JOHN CONSTABLE is one of the greatest painters of British weather. MARK EVANS reveals what you can learn from his sketches and diaries
John Constable (1776-1837) is best known today as the painter who transformed the art of landscape painting by combining the lessons of the Old Masters with his own profound observations of nature. This resulted in some of the most familiar and best-loved paintings of the English countryside.
He was also a peerless painter of the weather, whose depictions of the sky determined the remarkably expressive mood of his great landscapes such as The Hay Wain (1821) and Salisbury Cathedral from the Meadows (1831).
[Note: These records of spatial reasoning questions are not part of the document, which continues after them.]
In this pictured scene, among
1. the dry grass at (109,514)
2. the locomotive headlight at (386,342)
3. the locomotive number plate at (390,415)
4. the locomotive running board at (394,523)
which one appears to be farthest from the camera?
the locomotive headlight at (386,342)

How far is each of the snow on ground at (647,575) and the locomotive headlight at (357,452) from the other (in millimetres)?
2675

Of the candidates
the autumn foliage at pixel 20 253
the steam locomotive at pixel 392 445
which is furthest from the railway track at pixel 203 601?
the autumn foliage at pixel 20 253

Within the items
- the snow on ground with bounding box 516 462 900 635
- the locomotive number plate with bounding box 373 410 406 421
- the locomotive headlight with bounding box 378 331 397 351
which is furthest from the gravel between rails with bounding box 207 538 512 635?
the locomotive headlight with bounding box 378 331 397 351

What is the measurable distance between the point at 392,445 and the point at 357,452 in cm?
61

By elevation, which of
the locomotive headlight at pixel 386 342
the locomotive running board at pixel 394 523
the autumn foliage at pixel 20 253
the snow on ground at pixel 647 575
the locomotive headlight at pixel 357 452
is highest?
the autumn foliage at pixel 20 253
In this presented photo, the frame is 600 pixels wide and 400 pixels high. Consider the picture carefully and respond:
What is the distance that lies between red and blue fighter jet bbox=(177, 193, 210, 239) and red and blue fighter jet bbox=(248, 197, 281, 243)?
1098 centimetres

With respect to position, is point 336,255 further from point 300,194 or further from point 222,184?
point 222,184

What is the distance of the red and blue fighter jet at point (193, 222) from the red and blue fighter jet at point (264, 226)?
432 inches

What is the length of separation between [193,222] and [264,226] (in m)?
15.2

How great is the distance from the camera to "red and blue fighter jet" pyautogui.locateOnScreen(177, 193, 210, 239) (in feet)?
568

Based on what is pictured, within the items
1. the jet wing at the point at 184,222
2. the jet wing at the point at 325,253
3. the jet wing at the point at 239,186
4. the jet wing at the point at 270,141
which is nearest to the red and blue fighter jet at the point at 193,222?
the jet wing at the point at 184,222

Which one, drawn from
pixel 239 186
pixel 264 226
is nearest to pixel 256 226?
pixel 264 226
These were based on many vibrant and spontaneous oil sketches which he painted mainly outdoors, direct from nature. The most spectacular were made on Hampstead Heath in 1821-2 and at Brighton in 1824. Some of the most radical are pure skyscapes in which the clouds appear alone. Constable’s interest in accurately depicting the sky coincided with an expansion of popular interest in science and the birth of modern meteorology, a subject he followed closely.
HAMPSTEAD AND THE SKY STUDIES, 1819-24
On account of the poor health of Constable’s wife, Maria, the couple rented accommodation at Hampstead from August 1819, and settled there in 1827. High above the city, its elevated location and relatively smoke-free environment offered an ideal location to view the sky, as had been discovered over a century earlier by the Dutch master Willem van de Velde the younger (1633-1707).
At the British Institution on 13 July 1819 Constable studied two of van de Velde’s maritime paintings, and he could have read in his copy of William Gilpin’s On Landscape Painting: A Poem (1792) how his Dutch predecessor made cloud studies from a boat in the Thames, in black and white chalks on blue paper.
It can be no accident that Constable used this very technique in his earliest datable pure sky studies, one of which is inscribed 9 July 1819, just a few weeks before his move to Hampstead. From mid-October 1820 he began more systematically to sketch the skies in oils.